Potential legislative focus

Gieseke is running for the Independence Party of Minnesota's endorsement in the race. He said he has not fully formed a platform yet for any potential run. He said his run would focus on an approximately six-week campaign with around half the time spent meeting with the district's businesses and organizations to learn their needs. He said he would narrow the comments and suggestions down into his platform.

However, Gieseke said he would definitely put an emphasis on pushing for a hybrid approach to tackling public issues with an emphasis on collaborations between private business and the government. He said people too often turn immediately to government to fill the needs. He said private business can fill the end extensions of government much more cheaply and efficiently, particularly the more local the involvement gets in a community. He added that he does not object to government involvement altogether and said government is still essential as a core to any effort.

"[Private business] is simply taking the baton from government as its [programs] move more locally into a community," said Gieseke.

He said the arrival of new tools for businesses over the last decade, such as social networks, have been the key factor in making a hybrid approach preferable.

"That's why I'm running with the Independence Party. The other parties are fairly rigid, and it would be difficult for new ideas to be heard," said Gieseke. "That's why the Independence Party intrigued me as a vehicle for a new message."

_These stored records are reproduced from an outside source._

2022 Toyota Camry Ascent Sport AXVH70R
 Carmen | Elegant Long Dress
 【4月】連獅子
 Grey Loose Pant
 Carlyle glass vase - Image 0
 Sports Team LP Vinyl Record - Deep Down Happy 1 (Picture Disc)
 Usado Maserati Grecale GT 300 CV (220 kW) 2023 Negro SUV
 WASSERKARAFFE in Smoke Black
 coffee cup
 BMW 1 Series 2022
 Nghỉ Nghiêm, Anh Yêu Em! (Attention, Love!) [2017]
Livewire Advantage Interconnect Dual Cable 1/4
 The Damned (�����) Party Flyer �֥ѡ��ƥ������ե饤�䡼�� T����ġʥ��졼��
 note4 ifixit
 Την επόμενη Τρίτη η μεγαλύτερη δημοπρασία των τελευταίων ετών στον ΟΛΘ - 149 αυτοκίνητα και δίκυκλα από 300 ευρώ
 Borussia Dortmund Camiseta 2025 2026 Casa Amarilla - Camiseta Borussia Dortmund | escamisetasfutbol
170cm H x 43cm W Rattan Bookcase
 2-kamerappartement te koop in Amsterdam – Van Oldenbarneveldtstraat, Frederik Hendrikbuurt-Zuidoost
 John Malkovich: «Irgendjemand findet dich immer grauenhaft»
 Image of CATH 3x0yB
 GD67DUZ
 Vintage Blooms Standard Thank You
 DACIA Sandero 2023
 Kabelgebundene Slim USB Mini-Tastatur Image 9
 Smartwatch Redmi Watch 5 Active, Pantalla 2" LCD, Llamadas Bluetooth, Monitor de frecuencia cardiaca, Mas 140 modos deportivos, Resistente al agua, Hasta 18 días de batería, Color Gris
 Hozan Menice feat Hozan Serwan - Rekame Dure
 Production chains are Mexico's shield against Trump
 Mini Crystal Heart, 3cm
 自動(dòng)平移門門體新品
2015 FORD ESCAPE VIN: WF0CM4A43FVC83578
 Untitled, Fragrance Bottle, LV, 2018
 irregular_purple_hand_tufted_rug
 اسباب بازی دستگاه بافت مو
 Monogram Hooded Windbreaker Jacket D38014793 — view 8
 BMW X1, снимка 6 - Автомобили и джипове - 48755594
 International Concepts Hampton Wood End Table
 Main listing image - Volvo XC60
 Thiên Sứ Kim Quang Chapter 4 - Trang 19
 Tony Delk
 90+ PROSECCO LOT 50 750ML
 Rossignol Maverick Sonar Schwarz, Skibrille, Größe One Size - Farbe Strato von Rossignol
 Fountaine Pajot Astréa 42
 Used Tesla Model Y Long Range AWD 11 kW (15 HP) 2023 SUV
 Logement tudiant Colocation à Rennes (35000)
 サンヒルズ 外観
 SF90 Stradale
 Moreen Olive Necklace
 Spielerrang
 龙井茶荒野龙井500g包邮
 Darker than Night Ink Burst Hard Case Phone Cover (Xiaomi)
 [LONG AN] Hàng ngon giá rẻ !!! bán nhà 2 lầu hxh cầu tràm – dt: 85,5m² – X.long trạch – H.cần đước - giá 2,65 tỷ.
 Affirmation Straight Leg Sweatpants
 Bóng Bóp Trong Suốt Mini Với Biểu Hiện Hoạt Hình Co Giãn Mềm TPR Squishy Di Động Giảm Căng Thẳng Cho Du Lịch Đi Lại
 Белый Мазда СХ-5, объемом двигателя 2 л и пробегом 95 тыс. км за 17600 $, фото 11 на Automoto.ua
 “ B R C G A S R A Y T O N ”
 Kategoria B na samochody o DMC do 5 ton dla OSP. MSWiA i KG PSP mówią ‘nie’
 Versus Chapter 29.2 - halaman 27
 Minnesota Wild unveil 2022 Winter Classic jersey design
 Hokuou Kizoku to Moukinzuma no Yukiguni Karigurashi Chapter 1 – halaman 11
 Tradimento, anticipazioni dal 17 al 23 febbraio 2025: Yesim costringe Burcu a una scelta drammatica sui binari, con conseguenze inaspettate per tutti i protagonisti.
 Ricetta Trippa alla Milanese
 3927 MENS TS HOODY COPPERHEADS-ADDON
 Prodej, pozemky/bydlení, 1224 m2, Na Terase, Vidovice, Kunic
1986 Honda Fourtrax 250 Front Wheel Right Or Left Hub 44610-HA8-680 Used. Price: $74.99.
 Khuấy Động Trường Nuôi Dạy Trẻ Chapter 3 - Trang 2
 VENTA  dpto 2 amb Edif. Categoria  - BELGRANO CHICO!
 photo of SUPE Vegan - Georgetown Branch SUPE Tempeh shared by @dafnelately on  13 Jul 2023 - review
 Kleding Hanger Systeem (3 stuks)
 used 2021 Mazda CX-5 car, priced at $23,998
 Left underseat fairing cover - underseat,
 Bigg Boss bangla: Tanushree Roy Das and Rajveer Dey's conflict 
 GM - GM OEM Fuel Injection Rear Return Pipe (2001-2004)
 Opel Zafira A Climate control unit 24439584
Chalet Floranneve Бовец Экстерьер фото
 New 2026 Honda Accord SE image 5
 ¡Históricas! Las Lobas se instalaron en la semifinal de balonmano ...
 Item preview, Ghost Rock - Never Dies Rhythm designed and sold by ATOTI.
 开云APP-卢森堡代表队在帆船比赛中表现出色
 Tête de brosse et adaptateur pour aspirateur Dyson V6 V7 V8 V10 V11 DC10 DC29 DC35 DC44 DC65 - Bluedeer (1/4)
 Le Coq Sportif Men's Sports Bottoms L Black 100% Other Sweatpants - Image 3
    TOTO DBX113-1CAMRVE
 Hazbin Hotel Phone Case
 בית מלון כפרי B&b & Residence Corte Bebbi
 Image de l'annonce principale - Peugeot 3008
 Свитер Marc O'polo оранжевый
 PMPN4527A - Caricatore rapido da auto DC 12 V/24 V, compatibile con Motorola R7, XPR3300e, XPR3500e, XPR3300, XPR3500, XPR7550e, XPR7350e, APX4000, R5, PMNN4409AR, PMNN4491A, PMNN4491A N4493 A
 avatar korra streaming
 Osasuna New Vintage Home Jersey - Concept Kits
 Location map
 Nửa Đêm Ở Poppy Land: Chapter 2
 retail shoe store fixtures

He also said he would take up the specific issues of pushing for four-lane expansion on Highway 14 and streamlining agriculture and natural resources regulations, particularly with water quality control.

He said he has no interest in taking up any social issues causes unless it becomes important for voters of the district. He said he hopes the upcoming session of the Minnesota Legislature is not bogged down in social issues over more pressing state issues.

This is potentially Gieseke's first time running for statewide office. His only prior experience was serving on the city council for the City of Carver from 1997 to 1998.

He said he expects to make his final announcement on whether he will run in the next couple of weeks.